Andy Warhola, as he was originally, was the child of Slovakian immigrants who was shy and had an artistic leaning from an early age. He finished college and moved quickly to New York where he was able to find work as an illustrator, before he branched out into celebrating the mundane and became a world-famous artist, inspired by the soup cans from which he made his lunch each day.

This book tells a short, sweet, and nicely illustrated (by Hunt) story of his life and work and I commend it.

Piperlicious Goes To Hawaii by Teresa Hunt, Aneeza Ashraf

Rating: WARTY!

From an advance review copy for which I thank the publisher.

I'm not sure about the main character's name or the idea of herself and her younger sister going off unsupervised, but clearly this is a pure fantasy story not remotely tied to reality, which then begs the question as to how it can highlight Hawaii's attractions when it's so disconnected.
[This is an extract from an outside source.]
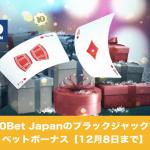 12月8日まで》10Bet Japanのブラックジャックでベットボーナス!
There also seemed to be a lot of convenient things falling improbably place: Piperlicious winning a vacation to the very place she wanted to go, and her effortless finding of the treasure.

The story was upbeat and fun, and the illustrations by Ashraf were cute, brightly colored, and satisfying, and Piperlicious's dedication her quest was quite admirable, but given how spoiled she seems to be and how easy everything is for her, I really don't see how I can commend this a worthy read.

I'd like a little more realism, even in a fantasy story. I have to wonder how Piperlicious would cope if she ever had a day when things didn't automatically and predictably go precisely the way she wants them to. I can't commend this for that reason. It just felt wrong and too 'lucky' when others are having a hard time, especially right now. This was too 'Disney Princess' for my taste.